Records excerpted from a collection:
══════════
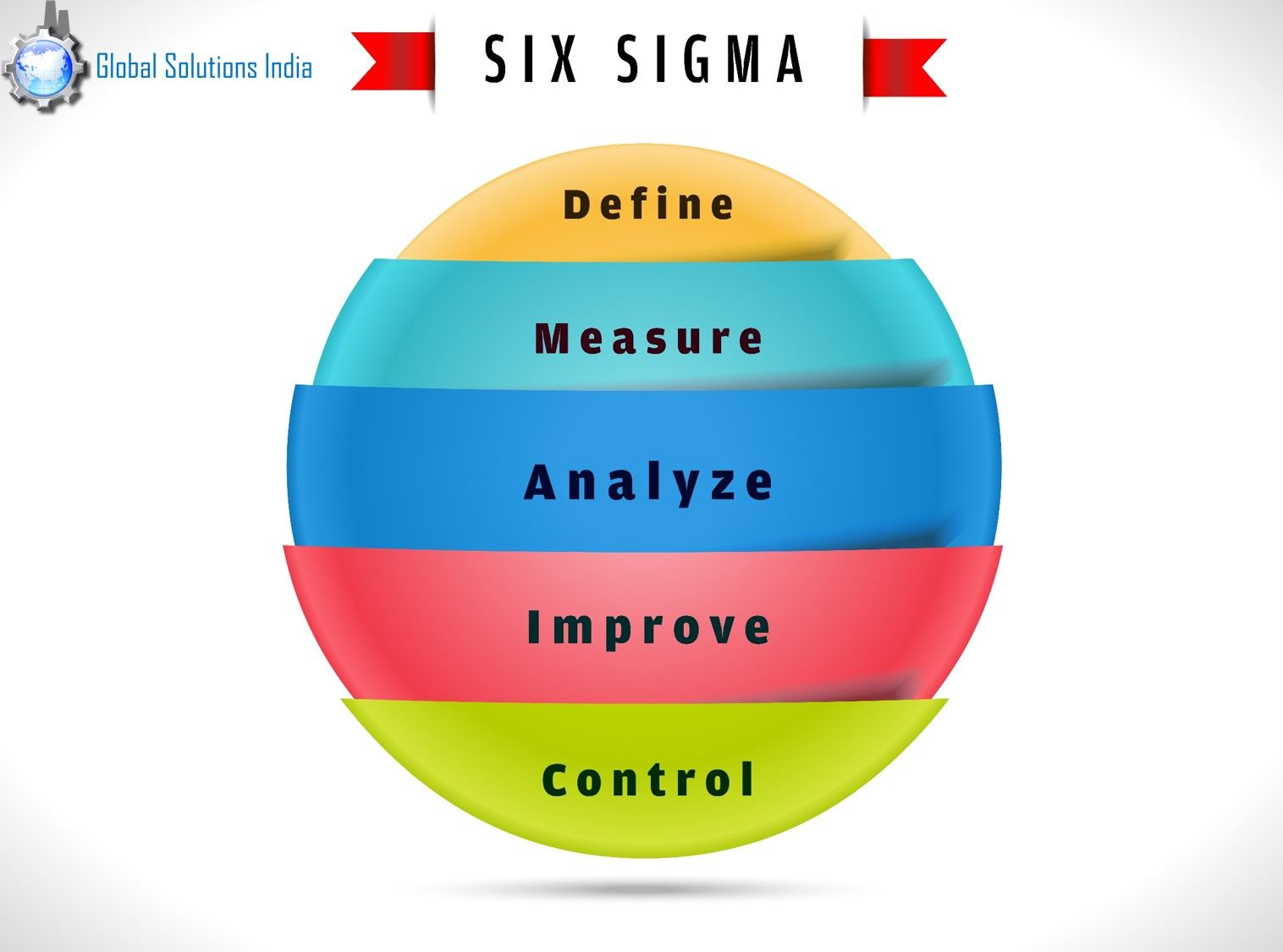 Lean Six Sigma Dmaic Methodology Is A Systematic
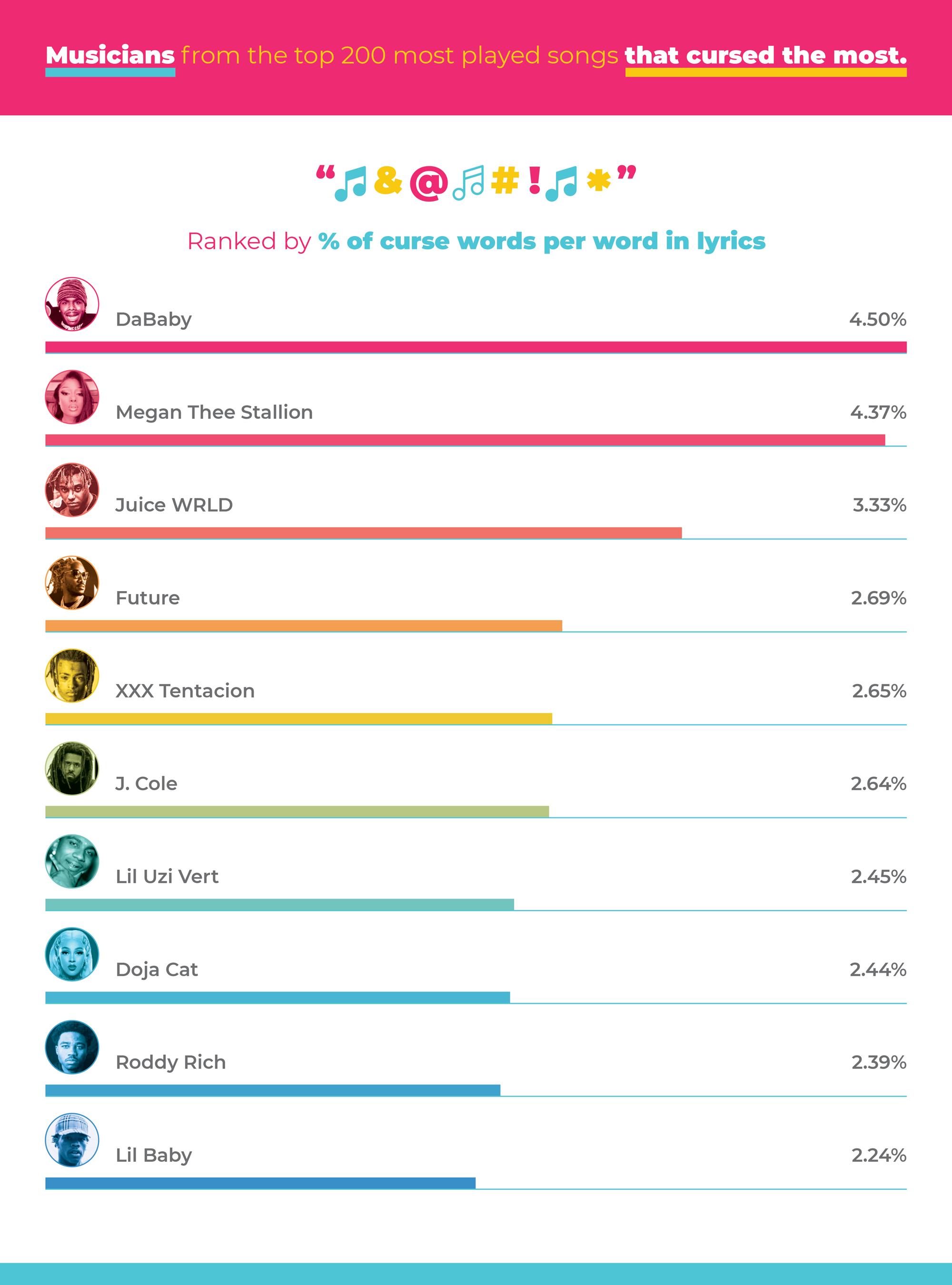Artists Ranking List For Profane Language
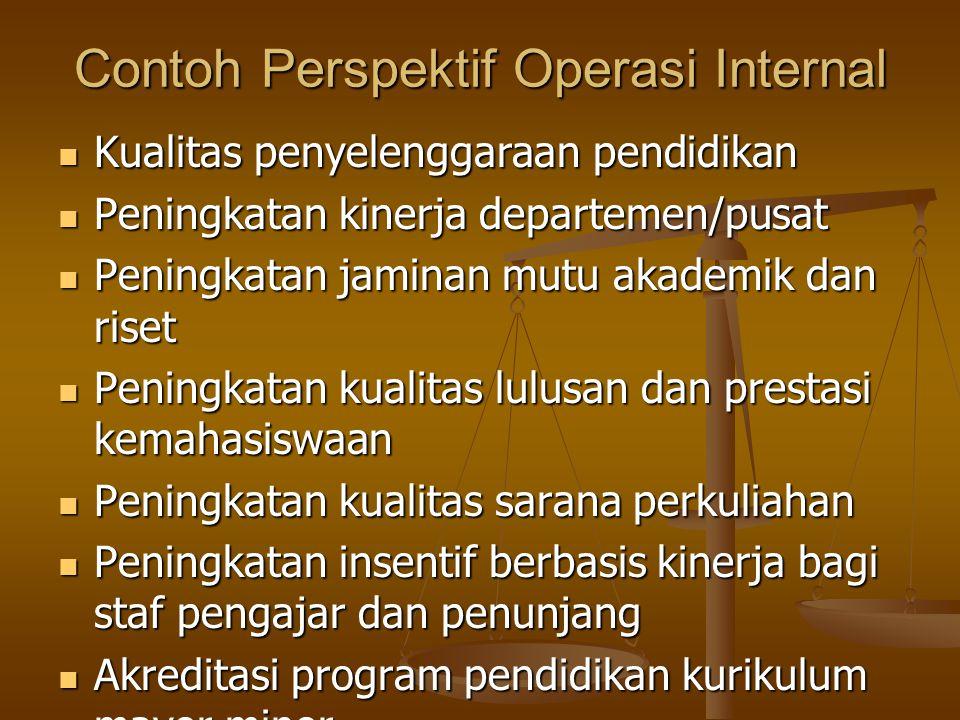 Contoh Perspektif Operasi Internal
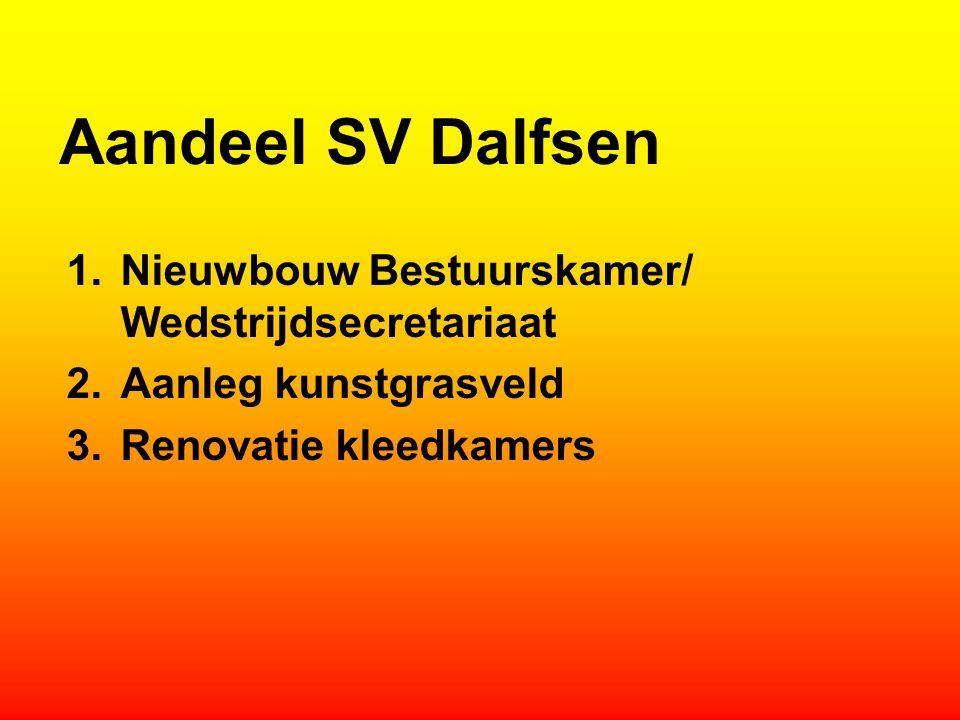 Aandeel SV Dalfsen 1.Nieuwbouw Bestuurskamer/ Wedstrijdsecretariaat 2.Aanleg kunstgrasveld 3.Renovatie kleedkamers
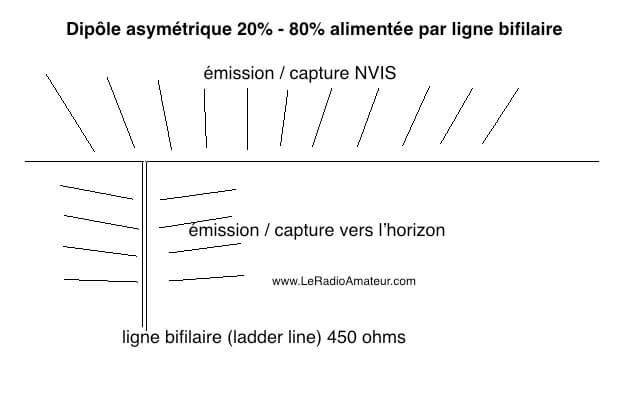 Angles d'incidence des signaux sur un dipôle demi-longueur d'onde asymétrique (OCF)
══════════
- _What you will do_
Word for word, repeat all of the entries above, leaving out the pictures.

- _Written solution_
 Lean Six Sigma Dmaic Methodology Is A Systematic
Artists Ranking List For Profane Language
 Contoh Perspektif Operasi Internal
 Aandeel SV Dalfsen 1.Nieuwbouw Bestuurskamer/ Wedstrijdsecretariaat 2.Aanleg kunstgrasveld 3.Renovatie kleedkamers
 Angles d'incidence des signaux sur un dipôle demi-longueur d'onde asymétrique (OCF)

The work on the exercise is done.